Work request:
Restate verbatim the span of lines below between the line with "TOPPS CHAMPIONS LEAGUE" and the line with "Хетчбек Mazda 3 2014 в Ходореві", including those two lines, and only that span.

Provided records:
BEGIN

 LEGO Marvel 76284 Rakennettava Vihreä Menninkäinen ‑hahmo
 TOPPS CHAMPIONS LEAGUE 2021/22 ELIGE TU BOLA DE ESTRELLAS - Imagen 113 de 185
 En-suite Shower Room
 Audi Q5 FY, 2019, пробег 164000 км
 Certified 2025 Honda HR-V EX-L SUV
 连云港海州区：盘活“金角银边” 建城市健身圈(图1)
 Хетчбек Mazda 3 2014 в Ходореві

END
BEGIN

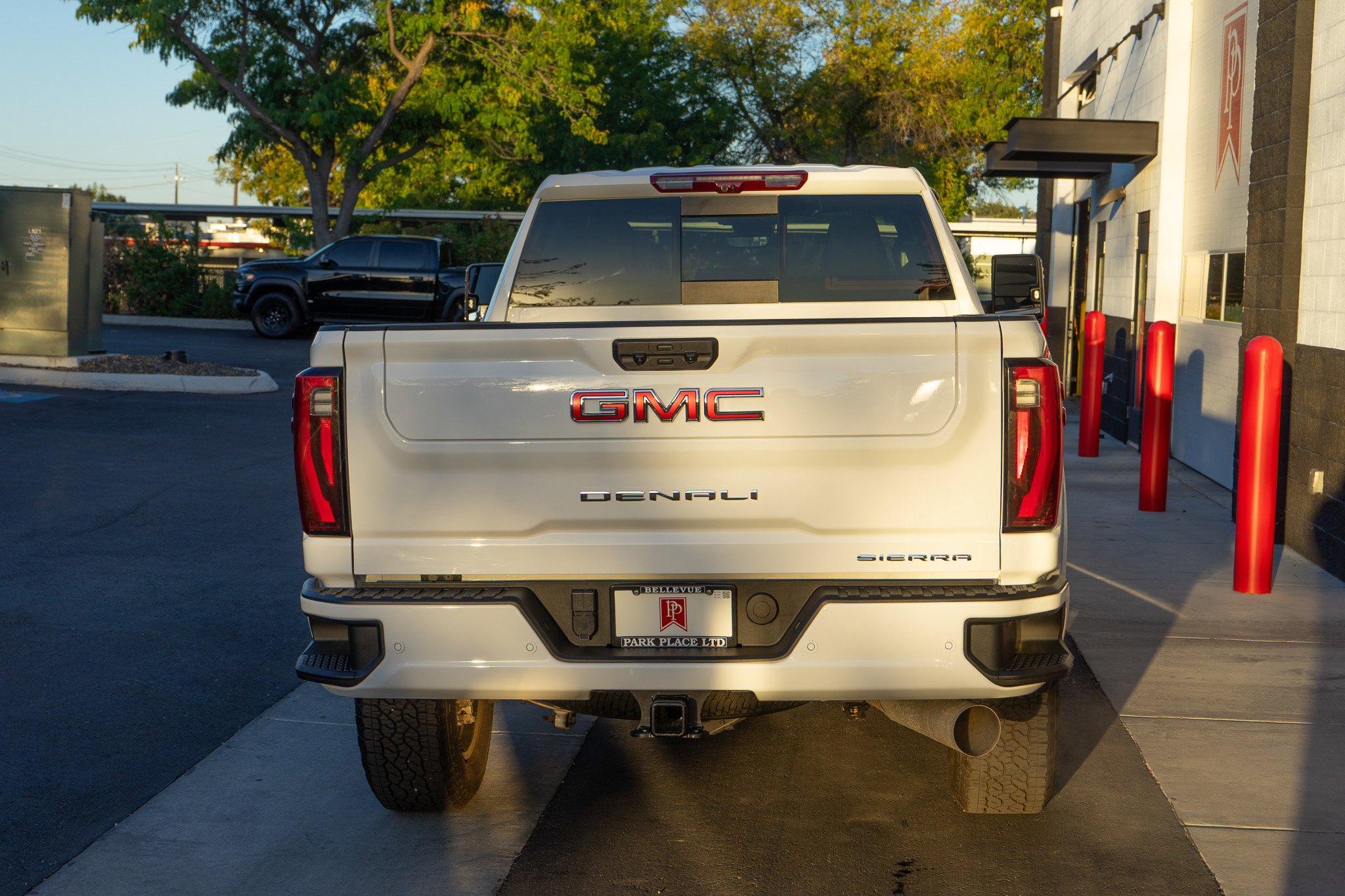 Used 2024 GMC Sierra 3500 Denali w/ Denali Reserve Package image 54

END

Task response:
 TOPPS CHAMPIONS LEAGUE 2021/22 ELIGE TU BOLA DE ESTRELLAS - Imagen 113 de 185
 En-suite Shower Room
 Audi Q5 FY, 2019, пробег 164000 км
 Certified 2025 Honda HR-V EX-L SUV
 连云港海州区：盘活“金角银边” 建城市健身圈(图1)
 Хетчбек Mazda 3 2014 в Ходореві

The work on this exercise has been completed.